Sex dating in wotton under edge gloucestershire dating night one stand
There's an awful lot of opinion on this subject floating about, but nobody seems to be citing any references.The best I can find anywhere online is at Wikipedia (but it's Wikipedia so take it with a pinch of salt! According to whoever wrote the article, it's formal name is "commercial at". Common names: at sign, strudel, rare, each, vortex, whorl, intercal, whirlpool, cyclone, snail, ape, cat, rose, cabbage, amphora. Ray Tomlinson was designing the first email program.In Dutch it is apestaartje (little tail), in German affenschwanz (ape tail). In Spain and Portugal it denotes a weight of about 25 pounds called arroba and the Italians call it chiocciola (snail).

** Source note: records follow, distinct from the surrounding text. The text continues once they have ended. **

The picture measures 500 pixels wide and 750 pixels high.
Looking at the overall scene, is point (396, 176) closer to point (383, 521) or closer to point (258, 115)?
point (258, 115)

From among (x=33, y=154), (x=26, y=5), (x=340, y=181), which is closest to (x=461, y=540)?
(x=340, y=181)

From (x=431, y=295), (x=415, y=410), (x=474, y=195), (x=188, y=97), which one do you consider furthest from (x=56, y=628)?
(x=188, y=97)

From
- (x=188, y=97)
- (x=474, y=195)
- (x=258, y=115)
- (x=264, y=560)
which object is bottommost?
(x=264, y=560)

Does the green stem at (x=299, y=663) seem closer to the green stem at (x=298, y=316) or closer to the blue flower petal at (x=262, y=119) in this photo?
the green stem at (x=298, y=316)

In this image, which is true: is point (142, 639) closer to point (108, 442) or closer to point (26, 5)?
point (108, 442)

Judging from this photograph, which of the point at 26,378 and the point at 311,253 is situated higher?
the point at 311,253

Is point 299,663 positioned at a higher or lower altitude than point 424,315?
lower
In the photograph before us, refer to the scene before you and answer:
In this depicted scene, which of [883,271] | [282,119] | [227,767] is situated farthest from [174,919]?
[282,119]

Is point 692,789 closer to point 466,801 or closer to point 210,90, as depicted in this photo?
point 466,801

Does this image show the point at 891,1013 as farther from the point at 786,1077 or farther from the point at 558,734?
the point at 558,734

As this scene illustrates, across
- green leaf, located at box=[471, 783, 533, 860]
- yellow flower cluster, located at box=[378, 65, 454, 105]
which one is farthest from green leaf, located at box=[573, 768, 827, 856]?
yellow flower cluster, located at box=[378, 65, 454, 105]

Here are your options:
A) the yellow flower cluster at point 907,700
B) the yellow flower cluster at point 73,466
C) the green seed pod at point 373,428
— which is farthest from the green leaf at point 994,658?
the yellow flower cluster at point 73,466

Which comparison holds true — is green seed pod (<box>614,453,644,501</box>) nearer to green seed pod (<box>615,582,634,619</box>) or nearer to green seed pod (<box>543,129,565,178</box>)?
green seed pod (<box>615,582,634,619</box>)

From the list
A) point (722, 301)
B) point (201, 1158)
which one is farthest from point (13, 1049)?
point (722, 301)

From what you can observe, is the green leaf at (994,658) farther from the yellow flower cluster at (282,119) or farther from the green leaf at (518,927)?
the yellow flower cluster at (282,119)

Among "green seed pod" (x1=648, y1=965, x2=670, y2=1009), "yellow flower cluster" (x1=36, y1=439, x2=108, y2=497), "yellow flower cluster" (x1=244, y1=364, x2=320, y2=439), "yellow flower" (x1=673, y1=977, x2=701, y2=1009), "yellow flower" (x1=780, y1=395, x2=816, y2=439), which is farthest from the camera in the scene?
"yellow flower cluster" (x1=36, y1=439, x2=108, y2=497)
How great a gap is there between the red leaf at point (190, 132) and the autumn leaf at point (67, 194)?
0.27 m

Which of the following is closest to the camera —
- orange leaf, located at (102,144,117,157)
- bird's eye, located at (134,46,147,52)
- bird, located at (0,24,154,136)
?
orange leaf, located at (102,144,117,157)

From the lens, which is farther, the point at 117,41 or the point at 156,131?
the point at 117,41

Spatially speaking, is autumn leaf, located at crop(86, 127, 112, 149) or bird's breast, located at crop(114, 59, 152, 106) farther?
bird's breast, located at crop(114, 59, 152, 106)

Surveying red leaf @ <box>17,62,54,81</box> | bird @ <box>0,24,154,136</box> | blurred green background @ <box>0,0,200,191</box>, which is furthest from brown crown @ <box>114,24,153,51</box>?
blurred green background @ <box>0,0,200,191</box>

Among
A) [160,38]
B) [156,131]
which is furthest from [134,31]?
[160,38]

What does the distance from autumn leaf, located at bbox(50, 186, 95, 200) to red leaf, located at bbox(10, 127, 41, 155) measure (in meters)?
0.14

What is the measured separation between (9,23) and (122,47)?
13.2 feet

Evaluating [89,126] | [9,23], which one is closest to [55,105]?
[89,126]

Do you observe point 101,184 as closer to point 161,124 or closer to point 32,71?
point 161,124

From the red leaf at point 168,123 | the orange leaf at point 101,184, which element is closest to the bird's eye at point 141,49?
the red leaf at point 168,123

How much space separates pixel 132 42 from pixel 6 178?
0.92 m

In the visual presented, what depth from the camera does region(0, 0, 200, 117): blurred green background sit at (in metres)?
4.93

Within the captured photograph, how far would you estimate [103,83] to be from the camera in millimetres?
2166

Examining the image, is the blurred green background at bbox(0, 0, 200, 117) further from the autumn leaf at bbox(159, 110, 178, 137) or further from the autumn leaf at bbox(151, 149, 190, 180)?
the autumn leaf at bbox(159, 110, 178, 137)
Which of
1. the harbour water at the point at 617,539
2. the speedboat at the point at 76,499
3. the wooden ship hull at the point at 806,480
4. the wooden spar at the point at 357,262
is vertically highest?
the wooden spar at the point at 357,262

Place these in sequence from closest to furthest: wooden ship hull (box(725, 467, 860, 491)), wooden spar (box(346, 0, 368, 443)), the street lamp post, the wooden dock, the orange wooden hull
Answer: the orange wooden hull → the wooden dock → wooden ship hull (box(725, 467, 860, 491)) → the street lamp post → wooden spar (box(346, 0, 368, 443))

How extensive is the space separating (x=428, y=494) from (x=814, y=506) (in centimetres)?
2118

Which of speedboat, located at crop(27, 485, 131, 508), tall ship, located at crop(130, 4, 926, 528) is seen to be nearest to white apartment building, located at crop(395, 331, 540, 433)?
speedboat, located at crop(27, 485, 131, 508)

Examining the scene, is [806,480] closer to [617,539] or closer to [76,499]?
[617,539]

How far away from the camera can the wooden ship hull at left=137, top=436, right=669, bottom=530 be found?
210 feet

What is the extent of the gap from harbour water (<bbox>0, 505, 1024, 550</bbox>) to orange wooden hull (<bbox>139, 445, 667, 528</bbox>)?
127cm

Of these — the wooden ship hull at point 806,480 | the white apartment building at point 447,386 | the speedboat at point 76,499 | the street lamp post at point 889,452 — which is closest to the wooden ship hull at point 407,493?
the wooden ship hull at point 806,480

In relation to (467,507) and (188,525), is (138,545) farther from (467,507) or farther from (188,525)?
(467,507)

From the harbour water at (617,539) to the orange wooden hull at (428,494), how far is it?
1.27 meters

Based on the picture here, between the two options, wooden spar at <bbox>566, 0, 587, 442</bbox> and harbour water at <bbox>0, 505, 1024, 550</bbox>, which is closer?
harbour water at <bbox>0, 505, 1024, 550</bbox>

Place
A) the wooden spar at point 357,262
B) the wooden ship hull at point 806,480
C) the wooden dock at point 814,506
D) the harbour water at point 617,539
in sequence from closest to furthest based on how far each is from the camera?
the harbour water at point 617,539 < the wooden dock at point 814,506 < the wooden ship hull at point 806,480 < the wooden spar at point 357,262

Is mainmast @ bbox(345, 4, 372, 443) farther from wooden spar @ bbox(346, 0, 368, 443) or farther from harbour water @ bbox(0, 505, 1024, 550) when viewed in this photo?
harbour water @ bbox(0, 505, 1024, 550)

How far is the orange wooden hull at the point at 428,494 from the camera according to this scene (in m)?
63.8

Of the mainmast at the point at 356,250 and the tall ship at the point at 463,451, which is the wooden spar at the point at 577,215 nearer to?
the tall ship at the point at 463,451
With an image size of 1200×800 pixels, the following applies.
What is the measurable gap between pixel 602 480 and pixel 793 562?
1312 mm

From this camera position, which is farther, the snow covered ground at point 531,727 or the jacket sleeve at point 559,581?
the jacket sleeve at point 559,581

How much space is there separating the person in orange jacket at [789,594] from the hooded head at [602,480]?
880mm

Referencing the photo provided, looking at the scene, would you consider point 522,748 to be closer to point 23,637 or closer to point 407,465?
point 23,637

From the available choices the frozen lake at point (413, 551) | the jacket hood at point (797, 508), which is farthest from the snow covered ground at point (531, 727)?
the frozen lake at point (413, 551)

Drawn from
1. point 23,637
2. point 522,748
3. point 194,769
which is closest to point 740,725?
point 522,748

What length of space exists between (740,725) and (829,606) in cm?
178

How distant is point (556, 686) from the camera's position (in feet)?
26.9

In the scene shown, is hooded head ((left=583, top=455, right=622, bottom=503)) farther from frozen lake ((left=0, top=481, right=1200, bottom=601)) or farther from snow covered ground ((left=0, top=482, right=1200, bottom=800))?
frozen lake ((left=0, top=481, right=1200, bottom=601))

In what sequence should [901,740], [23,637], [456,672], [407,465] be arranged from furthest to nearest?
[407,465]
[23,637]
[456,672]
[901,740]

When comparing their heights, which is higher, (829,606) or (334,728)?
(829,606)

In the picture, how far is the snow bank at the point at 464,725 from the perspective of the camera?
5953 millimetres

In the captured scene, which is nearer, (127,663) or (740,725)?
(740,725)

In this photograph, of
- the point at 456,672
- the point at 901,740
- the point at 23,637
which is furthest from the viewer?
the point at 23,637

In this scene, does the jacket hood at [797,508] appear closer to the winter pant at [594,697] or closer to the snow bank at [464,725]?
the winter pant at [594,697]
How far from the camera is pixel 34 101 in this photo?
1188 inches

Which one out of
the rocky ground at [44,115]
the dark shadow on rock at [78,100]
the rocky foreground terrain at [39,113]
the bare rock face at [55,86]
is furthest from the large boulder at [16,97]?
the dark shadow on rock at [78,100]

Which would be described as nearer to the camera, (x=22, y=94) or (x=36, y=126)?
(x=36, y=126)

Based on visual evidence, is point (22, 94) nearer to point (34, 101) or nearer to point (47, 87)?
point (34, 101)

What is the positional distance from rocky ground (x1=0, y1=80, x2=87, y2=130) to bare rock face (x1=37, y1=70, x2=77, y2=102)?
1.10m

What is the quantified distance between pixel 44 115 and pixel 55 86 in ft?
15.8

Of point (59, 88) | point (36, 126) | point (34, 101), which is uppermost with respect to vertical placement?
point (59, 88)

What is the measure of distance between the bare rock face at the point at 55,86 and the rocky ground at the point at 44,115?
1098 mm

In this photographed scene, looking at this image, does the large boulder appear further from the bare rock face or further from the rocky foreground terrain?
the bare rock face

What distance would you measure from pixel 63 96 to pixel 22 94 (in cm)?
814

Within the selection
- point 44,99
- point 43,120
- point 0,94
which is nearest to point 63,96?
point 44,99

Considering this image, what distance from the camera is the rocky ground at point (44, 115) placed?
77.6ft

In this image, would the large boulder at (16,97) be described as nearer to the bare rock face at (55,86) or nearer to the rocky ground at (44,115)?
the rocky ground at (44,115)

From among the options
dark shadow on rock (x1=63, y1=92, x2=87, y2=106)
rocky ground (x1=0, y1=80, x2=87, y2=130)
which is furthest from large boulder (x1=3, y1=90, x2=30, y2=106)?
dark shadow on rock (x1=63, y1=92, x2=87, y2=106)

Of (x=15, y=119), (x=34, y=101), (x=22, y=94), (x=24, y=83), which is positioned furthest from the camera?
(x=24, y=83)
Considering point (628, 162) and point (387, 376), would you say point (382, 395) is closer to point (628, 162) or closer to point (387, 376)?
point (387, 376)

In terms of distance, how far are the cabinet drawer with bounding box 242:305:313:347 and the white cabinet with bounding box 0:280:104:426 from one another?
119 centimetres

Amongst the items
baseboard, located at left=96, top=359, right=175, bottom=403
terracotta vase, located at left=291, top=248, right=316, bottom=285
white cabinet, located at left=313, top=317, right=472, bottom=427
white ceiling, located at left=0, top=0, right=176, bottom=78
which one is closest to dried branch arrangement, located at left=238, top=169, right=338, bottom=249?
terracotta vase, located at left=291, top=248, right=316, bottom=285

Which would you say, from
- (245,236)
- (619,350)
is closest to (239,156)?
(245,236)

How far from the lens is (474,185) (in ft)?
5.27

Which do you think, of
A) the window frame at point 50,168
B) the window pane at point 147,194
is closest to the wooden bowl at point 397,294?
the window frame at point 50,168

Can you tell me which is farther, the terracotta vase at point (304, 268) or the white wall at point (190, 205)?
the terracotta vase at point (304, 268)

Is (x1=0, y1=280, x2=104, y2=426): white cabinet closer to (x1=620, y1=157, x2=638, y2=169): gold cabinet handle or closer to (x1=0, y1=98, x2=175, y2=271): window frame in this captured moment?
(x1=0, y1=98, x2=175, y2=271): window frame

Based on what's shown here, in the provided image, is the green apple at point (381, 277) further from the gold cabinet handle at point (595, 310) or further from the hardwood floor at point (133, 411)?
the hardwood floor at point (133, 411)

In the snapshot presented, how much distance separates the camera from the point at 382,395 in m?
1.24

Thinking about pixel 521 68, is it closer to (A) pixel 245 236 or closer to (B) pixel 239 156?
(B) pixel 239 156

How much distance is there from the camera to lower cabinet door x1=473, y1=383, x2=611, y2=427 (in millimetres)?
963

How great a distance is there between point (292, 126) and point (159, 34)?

Retrieved April 25, 2008, from website: at Never mind what foreigners call it, to we Brits it's simply 'at', although its use for any other purpose than to punctuate an e-mail address or to indicate per-unit pricing is the mark of laziness or of a foolish desire to seem 'modern'. It is derived from the Latin preposition "ad" (at). It has been traced back to the Italian Renaissance in a Roman merchantile document signed by Francesco Lapi.I wrote a book about the history of the @ sign (in Dutch). But without any real connection, that is to say that there's no prove that the at sign originate from the Italian use.Thus, for this simple and arbitrary decision, people from many countries started to call @ "arroba".In Jamaica it's known as the block, the swirl depicting the feeling of nausia and dizziness having spent far too much time passing the rizla and herb.
Yes, I know that's mixing two root languages, but then we drive around in automobiles and not ipsomobiles.
Perhaps we could latch onto that one and call it a "rollmop".
In American computer science, it is universally referred to as the "at sign", or "at" when reading out a sequence of characters or an email address.
In Swedish, it is called snabel-a , ("a" with an elephant's trunk), or kanelbulle , the Swedish equivalent of the Chelsea bun.
In German it is called Klammerraffe , (a clinging monkey) - presumably hanging from a tree by one arm.